* **BUTIR TUGAS**
Tuliskan kembali tulisan blog di bawah, semuanya mulai dari "Selamat menikmati dan" hingga "dia mampu, tentunya.", dengan menukar "komentar" menjadi "tanggapan".

* **BAGIAN DOKUMEN**
Wednesday, June 27, 2007

Pindahan


Jika saat ini anda tidak menemukan postingan artikel baru di blog ini, itu bukan berarti saya berhenti menulis ataupun pensiun menulis. Apalagi berhenti menggagas. Karena bagi saya berhenti menulis apalagi menggagas berarti berhenti bernapas. Karena menggagas, bernapas dan menulis adalah satu helaan.


Oleh karena itu jika tak anda temukan yang baru disini, temukanlah di rumah saya yang lain di http://www.jamugendong.wordpress.com/ atau di http://www.kompasiana.com/jamugendong. Tetap jamu gendong, sepet, pahit, sedikit manis namun tetap menyehatkan.

Selamat menikmati dan saya tunggu komentar anda.

Friday, May 11, 2007

Orang Besar

Apakah anda ingin menjadi orang besar?

Setiap orang pada dsarnya, baik secara terang-terangan maupun sembunyi-sembunyi, pasti ingin menjadi ”orang besar”. Besar dalam segalahal yang dia mampu, tentunya.

Jika anda seorang insinyur, pasti anda ingin menjadi insinyur yang besar. Jika anda seorang dokter, pasti ingin menjadi seorang dokter spesialis yang dapat dipersepsi oleh orang lain sebagai orang besar. Saya tidak ingin mengatakan bahwa dokter umum itu lebih rendah dari dokter spesialis. Atau dokter umum itu bukan spesialis. Karena menurut saya, dokter umum itu juga spesialis. Yaitu spesialis umum!

* **BAHAN YANG DISEDIAKAN**
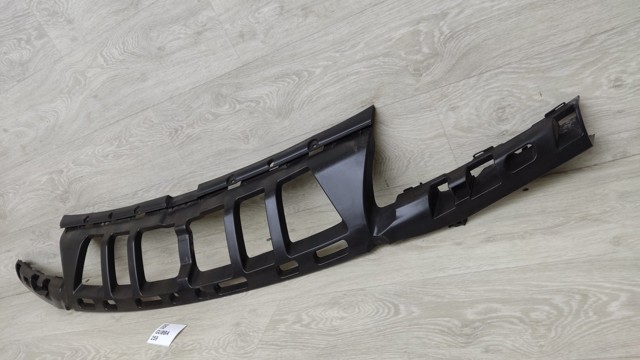 7L5853915E PORSCHE купить в Тернополь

* **JAWABAN BERIKUT**
Selamat menikmati dan saya tunggu tanggapan anda.

Friday, May 11, 2007

Orang Besar

Apakah anda ingin menjadi orang besar?

Setiap orang pada dsarnya, baik secara terang-terangan maupun sembunyi-sembunyi, pasti ingin menjadi ”orang besar”. Besar dalam segalahal yang dia mampu, tentunya.